Bud’s gets this dreamy, far-away look in his eyes and he’s not even looking at me now. He doesn’t know I’m there. He pulls this long hard salami out of his jacket pocket and lays it on his plate. “Bud, you can’t do that here. You know I’m not licensed for the hard stuff.” But he doesn’t hear me. He’s a thousand miles away, dreaming about the Yankees and what he’s accomplished. “I’m done now,” he said, but it wasn’t really to me, it was to the cosmos, “I’ve done everything I set out to do. Now I can go home to momma.” He starts sliding his fingers up and down that salami and laughing this quiet wheezing laugh.
***
This is the first season I’ve done a full season of recaps. Last year I did a half-season, maybe 12. This season I think I did 26.
For that you gotta pardon one more moment of personal indulgence. I didn’t know if I could actually write a full season of recaps, and nobody told me they were only supposed to be four paragraphs, so I wrote a bunch more. I did try to make them have something to do with the game that was nominally the subject of the recap, or at least the teams that were nominally the subject of the recap, or at least about me. What more can you ask?
Thanks to the other recappers, BudGirl, Reuben, Ron Brand, Mr. Happy, Sphinx Drummond, for what they did this season. It was hard to look at some of those games even as box scores, much less write about what happened.
Anyway it’s been another long hard season. By next week I’ll be missing Astros baseball. By next spring I’ll be imagining .500. Ok, maybe not. .400.

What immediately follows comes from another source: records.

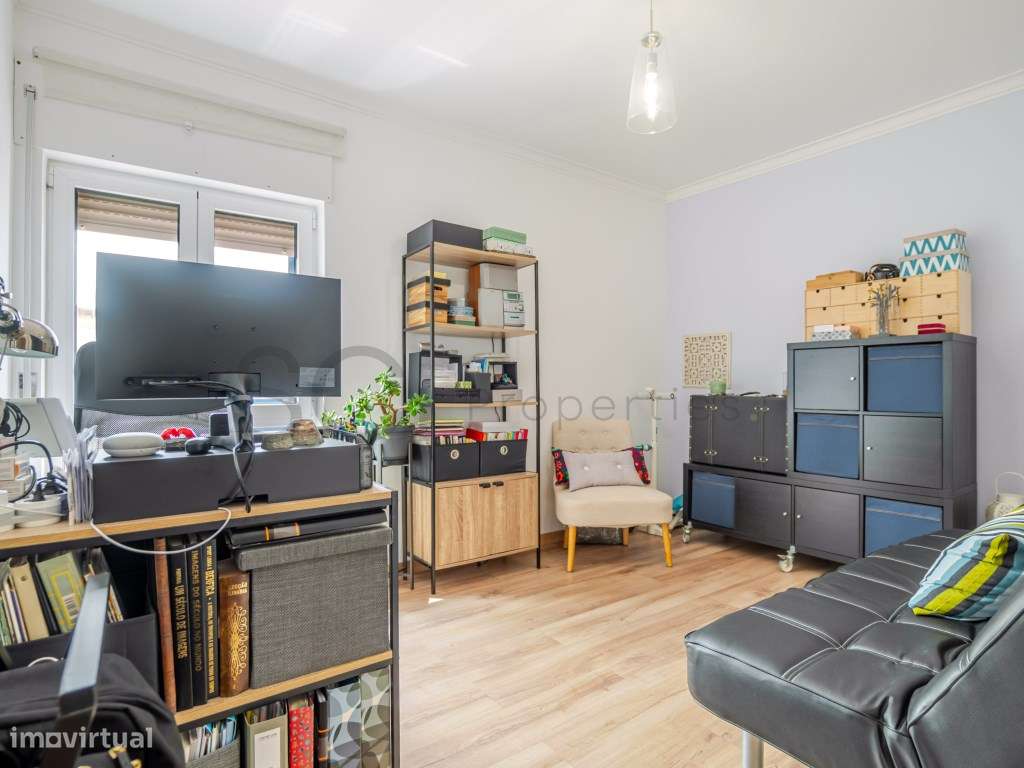 Apartamento T2 Totalmente Remodelado com Elevador - Barreiro-25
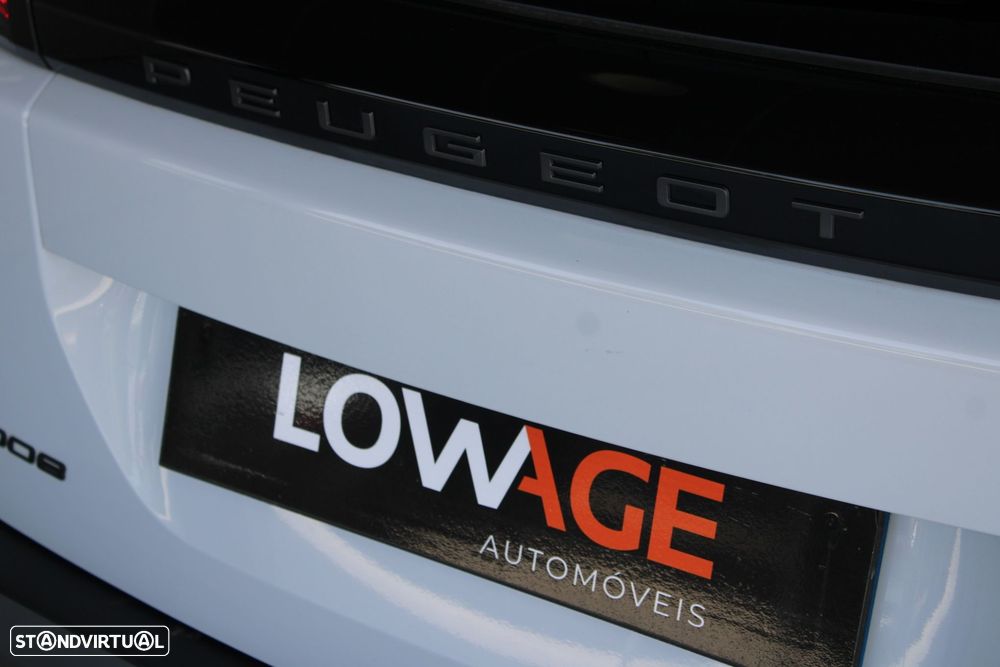 Peugeot 2008 1.2 PureTech Allure EAT8 - 26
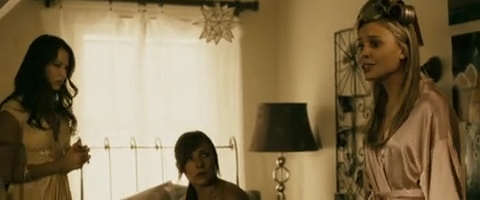 VampireDiariesWorld-dot-org_SororityRow2734.jpg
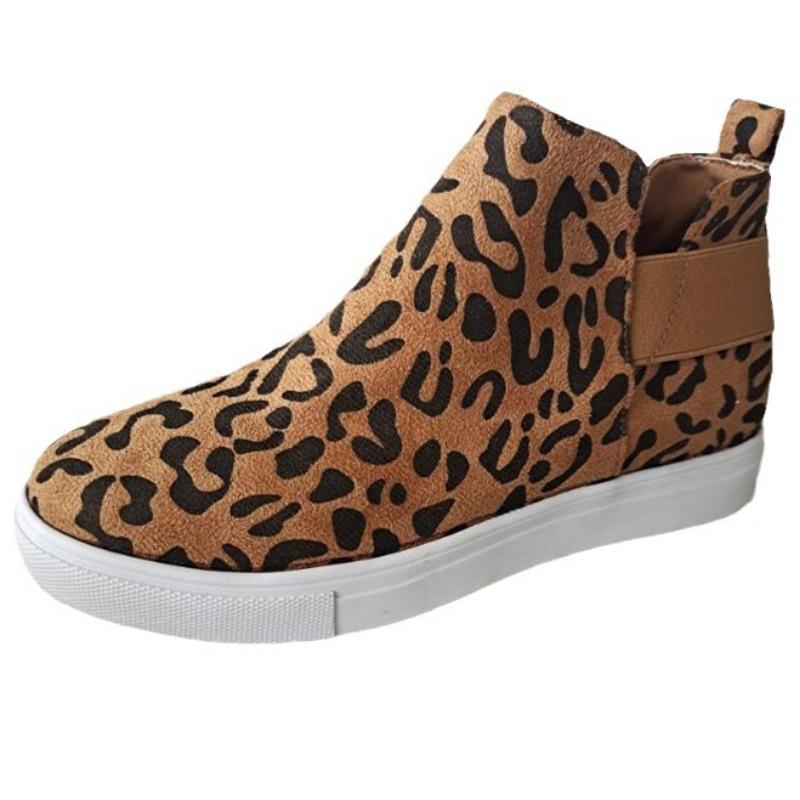 Europäische und amerikanische Damen-Flachschuhe 2024 Herbst Neue Lässige Sport-Board-Schuhe Designgefühl Vulkanisierte Schuhe Traf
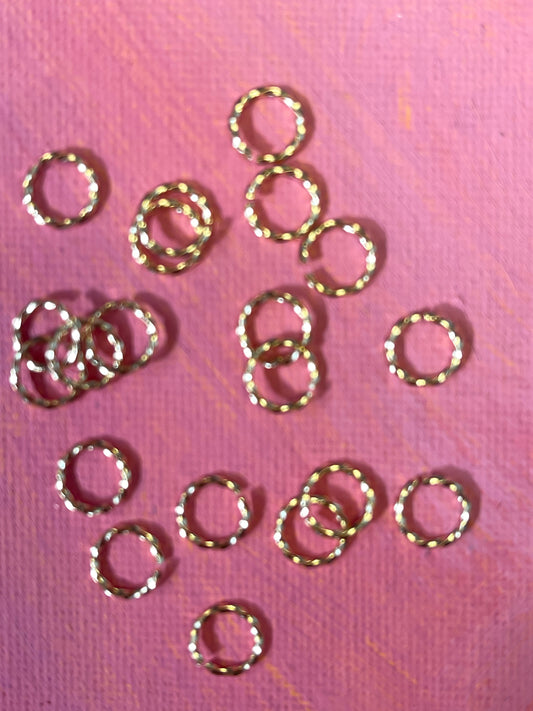 JUMPRING 8MM TWISTED 24 KT GOLD PLATE 18 GA 20 PCS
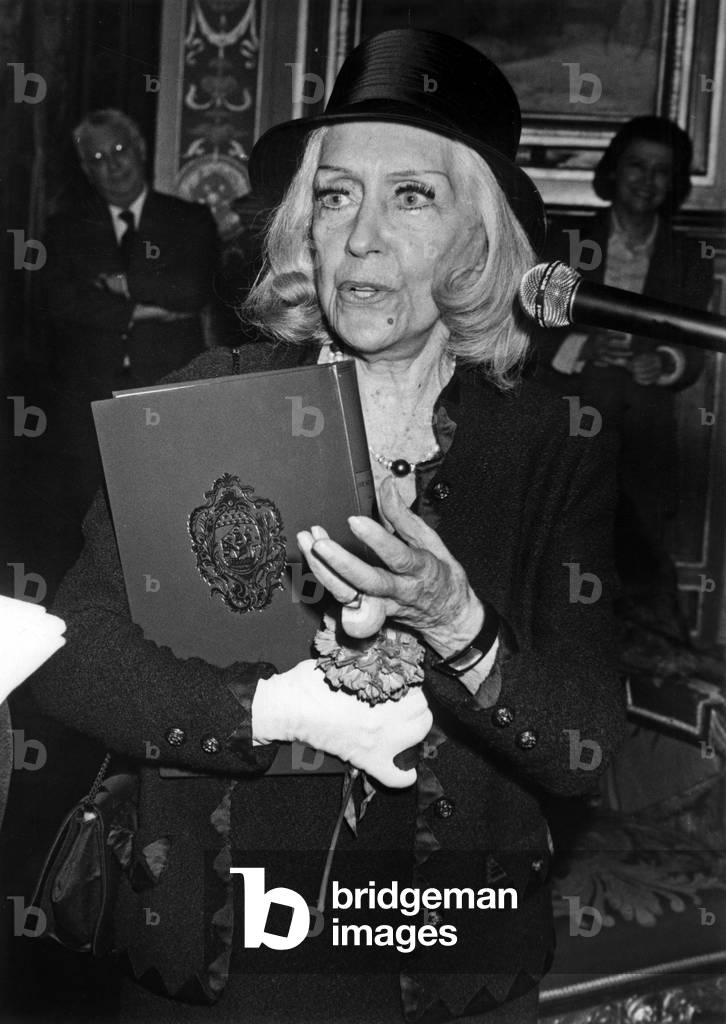 Gloria Swanson At The Hotel De Ville De Paris On The Occasion Of The Publication Of Her Memories April 3, 1981 (b/w photo)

Early this season I came up with an idea for a recap for the first Friday Anaheim game. It was an extended riff on our penchant for quoting song lyrics, using the worst song lyrics I could think of. For weeks before the game I thought about Disney song lyrics, read Disney song lyrics, collected Disney song lyrics. It all fit because it was Anaheim. The problem was that while it amused me greatly, the recap wasn’t funny. The song lyrics actually worked with the game description. I’m not sure that anyone got the joke I intended, and anyone who read it probably just thought I liked Disney songs. Worst of all was the closing lyric, which actually looked like it had something to do with the Astros and was sappy to boot:
When you wish upon a star
Makes no difference who you are
Anything your heart desires
Will come to you.
I’m still wishing. See you real soon.